Text segment
____________________
This paper will begin with an account of a seminar I teach that is structured around two questions: Why would someone speak in class? Why would someone be silent? It will then explore my own involvement in two projects that, in different ways, imagine new beginnings in higher education: a new campus development in Bristol, which is part of a wider urban regeneration zone, and a new college in Wales dedicated to education during the climate emergency. By thinking critically about these examples, I will explore what forms of knowledge universities struggle to respond to or contain and whether they are still (in Adrienne Rich’s terms) places where “people can find each other and begin to hear each other,” including to find hope in the face of uncertain futures.
Joel Westheimer
Reclaiming the University in the Service of Democracy
More than 100 years ago, the philosopher John Dewey wrote that democracy must “be born anew every generation, and education is its midwife.” Today’s universities are failing to deliver. Universities need to reverse the trend that has them focusing exclusively on workforce preparation and the commercialization of knowledge and resurrect higher education’s public purpose in the service of democracy.
____________________
Supplied entries
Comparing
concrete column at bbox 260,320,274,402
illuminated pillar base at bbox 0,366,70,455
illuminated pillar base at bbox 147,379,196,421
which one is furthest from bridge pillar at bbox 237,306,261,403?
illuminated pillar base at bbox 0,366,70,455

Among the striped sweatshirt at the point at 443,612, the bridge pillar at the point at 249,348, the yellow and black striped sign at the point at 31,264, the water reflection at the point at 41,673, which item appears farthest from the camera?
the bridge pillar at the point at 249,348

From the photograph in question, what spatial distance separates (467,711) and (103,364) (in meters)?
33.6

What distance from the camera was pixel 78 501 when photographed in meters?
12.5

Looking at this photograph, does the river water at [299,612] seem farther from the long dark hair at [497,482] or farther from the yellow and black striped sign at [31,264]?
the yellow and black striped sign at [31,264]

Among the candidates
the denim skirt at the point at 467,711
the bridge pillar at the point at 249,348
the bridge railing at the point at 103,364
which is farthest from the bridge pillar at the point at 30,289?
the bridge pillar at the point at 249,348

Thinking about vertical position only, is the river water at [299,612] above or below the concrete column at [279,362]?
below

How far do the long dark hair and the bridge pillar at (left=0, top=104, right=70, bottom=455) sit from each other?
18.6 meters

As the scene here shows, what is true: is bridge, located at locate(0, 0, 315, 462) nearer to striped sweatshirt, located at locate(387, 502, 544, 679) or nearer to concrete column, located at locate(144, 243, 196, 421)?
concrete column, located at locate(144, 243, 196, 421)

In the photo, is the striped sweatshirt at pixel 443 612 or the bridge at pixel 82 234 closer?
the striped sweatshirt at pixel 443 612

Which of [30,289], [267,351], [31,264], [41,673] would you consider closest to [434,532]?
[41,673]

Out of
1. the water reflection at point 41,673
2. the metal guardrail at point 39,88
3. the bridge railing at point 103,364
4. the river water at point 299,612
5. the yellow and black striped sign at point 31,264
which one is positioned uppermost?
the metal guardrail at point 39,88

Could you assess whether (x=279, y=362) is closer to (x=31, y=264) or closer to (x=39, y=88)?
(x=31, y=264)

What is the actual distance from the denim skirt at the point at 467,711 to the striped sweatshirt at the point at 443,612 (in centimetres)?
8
____________________
Problem description
Please say what the new Bristol campus development is part of, according to the text on higher education. The data comes from a different source.

Solution to the exercise
It is part of a wider urban regeneration zone.